How graduates can write an eye-catching LinkedIn profile
Increasing numbers of students and graduates are joining LinkedIn to boost their job hunt, as it is a good way to expand your informal network and to make yourself known to graduate recruiters and recruitment agency consultants. ‘I use LinkedIn everyday in my job,’ says Will Hartley, business development manager and recruitment consultant at TARGETrecruit, which is owned by the same parent company as TARGETjobs. Will searches LinkedIn for graduates who could potentially fill vacancies he recruits for and, if he finds a promising candidate, will approach them to see if they are interested.
So we asked Will for his top tips on how graduates and students could create a memorable (for the right reasons) and appealing profile – and how else they could use LinkedIn to further their job hunt.
1. Start by knowing what you want to do and who you are targeting
Knowing which industry, role or types of employer you are aiming for will help you develop your profile appropriately, highlighting the skills, knowledge and experiences important for that sector. Will, for example, will often do a keyword search to find graduates who are interested in the types of roles he recruits for, so including the right keywords will benefit you. Having a role-centric approach gives you a much better chance of connecting with the people who matter.
2. Treat it like a CV: keep it professional
‘When first looking at a profile – in the same way as when reviewing a CV – I do check to see whether it makes sense, whether it communicates its main points clearly and whether there are any errors in spelling, punctuation and grammar,’ says Will. It is this which indicates that you are ‘work ready’ – that you are able to communicate professionally in the work environment.

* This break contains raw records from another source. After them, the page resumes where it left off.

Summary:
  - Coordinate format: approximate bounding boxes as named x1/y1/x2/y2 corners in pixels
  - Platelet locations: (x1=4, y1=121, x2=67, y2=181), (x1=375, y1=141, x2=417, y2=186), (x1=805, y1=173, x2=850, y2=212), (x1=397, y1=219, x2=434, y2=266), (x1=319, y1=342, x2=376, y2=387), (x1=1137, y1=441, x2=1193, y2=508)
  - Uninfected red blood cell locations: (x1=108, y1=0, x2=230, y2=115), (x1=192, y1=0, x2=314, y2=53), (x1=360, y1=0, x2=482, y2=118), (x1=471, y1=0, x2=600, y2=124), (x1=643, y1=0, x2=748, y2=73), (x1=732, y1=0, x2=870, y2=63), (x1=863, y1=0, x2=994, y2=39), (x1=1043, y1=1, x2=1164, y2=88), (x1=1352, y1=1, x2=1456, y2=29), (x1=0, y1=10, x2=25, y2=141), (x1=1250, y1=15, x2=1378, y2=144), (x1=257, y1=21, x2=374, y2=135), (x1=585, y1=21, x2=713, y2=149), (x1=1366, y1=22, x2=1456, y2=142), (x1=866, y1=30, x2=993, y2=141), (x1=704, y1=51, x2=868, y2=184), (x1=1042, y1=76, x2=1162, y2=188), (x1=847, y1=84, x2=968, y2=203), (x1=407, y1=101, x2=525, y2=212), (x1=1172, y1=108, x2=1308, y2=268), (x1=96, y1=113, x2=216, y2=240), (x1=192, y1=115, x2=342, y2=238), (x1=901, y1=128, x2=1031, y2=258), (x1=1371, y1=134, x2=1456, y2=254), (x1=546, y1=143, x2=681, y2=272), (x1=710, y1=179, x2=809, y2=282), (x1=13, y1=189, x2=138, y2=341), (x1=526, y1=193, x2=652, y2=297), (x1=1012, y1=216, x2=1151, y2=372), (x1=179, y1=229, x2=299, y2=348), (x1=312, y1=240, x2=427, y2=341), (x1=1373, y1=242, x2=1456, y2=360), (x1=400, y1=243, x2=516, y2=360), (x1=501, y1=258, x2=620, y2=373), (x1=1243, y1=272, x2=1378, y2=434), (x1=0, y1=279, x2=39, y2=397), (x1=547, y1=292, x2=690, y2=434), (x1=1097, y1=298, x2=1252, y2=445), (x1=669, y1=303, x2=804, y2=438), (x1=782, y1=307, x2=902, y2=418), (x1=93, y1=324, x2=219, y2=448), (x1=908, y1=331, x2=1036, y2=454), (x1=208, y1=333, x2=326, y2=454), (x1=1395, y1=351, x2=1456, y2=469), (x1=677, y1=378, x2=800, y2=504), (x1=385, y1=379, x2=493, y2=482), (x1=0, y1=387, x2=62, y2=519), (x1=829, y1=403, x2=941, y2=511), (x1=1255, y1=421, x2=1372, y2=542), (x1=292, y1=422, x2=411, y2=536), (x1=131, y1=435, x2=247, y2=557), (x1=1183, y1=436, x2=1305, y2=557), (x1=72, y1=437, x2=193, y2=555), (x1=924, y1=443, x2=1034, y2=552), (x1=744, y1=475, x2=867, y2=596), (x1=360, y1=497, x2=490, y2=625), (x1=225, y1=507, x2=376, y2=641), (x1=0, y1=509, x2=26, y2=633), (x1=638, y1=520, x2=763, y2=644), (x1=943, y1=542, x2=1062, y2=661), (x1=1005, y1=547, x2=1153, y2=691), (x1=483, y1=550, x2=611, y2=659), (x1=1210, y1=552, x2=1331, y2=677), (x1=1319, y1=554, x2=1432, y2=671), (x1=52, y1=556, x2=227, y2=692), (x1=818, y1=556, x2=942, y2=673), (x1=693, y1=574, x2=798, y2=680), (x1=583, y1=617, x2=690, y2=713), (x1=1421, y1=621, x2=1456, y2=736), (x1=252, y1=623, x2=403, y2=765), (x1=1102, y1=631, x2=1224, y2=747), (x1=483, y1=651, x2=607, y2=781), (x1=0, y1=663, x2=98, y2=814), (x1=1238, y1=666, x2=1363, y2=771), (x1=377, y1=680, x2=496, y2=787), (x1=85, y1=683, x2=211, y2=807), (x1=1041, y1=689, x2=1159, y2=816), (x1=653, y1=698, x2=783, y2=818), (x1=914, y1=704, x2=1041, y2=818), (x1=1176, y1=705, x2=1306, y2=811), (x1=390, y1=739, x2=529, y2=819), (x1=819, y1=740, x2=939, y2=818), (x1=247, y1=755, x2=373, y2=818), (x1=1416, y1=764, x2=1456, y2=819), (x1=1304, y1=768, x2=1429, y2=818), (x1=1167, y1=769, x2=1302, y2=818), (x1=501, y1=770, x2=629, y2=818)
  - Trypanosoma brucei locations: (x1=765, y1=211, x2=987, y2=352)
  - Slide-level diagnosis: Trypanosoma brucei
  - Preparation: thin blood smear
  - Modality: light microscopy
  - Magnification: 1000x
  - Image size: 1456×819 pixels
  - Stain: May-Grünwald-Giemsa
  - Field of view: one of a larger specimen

When writing your profile, do:
- Get a sense of the style and what to include by taking a look at the profiles of professionals within your choice of career sector.
- Look at the job descriptions of the graduate roles in your chosen sector so that you can think about what to include.
- Identify your key strengths, skills and achievements and put them front and centre.
- Have it reviewed by a careers adviser – many now look as much at profiles as they do CVs.
- Have it proofread by a friend or relative with good knowledge of spelling, punctuation and grammar!
At the same time, make sure that you are au fait with your settings, so that you are in control of your notifications; this will ensure you aren’t spamming your connections every time you make a small tweak to your profile.
3. Include your skills and experience
When searching for candidates, Will is primarily looking for people who meet the requirements of the job description, so do take the time to detail your skills and knowledge, as well as your achievements. ‘It will depend on the type of role they are going for, but if it is a technical role, for example, graduates should provide details about modules, programming languages and the software they are familiar with,’ he says. ‘SQL, for example, would be one of the search words I would use when recruiting for a graduate role that involved working with databases built in SQL code.’
This applies as much to the more basic software packages as complicated coding languages. ‘For any role requiring analytical skills, employers would expect you to use MS Excel. Do add it to your profile and elaborate on your level of knowledge: can you use pivot tables, for example?’
4. Have a professional profile photo
The photo is often the first thing you notice on a profile. ‘A professional photo – for example, someone wearing a suit or business wear instead of a t-shirt – makes the student or graduate look work-ready,’ says Will.
5. Ask for recommendations from your work experience managers
Will puts much more stock in recommendations from managers and experienced colleagues than he does in skills endorsements. ‘Many students and graduates don’t yet have the industry contacts to provide recommendations, so those who do really stand out,’ he says. It’s a good idea, therefore, to ask your internship or part-time job manager (or other senior colleague) to write you a recommendation.
6. Connect with and follow others
The great thing about LinkedIn is that you can ask to connect with professionals in your sector of choice, alumni from your university and professional groups. Will absolutely recommends doing this. Recruitment consultants will often be delighted to connect with job-hunting students and graduates. The message from in-house graduate recruiters (those employed directly by the company offering the job) is more mixed: some do like to connect with students and graduates, others prefer not to. Our advice, therefore, is to treat approaching them with caution: it might be best for you to meet recruiters in person at careers events and fairs and ask whether they’d like to connect with you.
If you are posting about your job hunt in a group – or you are writing a customised invitation to connect – then Will advises keeping it short: ‘It needs to be punchy, highlighting why you stand out and what you could bring to the sector or employer.’
You can follow companies that interest you, as they often post information about themselves. It’s also worth checking whether your careers service has a LinkedIn group. You can join the TARGETjobs LinkedIn group, in which jobs and careers advice will be posted.
Your LinkedIn profile doesn’t need to be updated frequently, but what you shouldn’t do is just put up a profile and wait for people to come to you. You are more likely to hear of opportunities and have the chance to ask professionals for their advice if you regularly use LinkedIn to engage with others.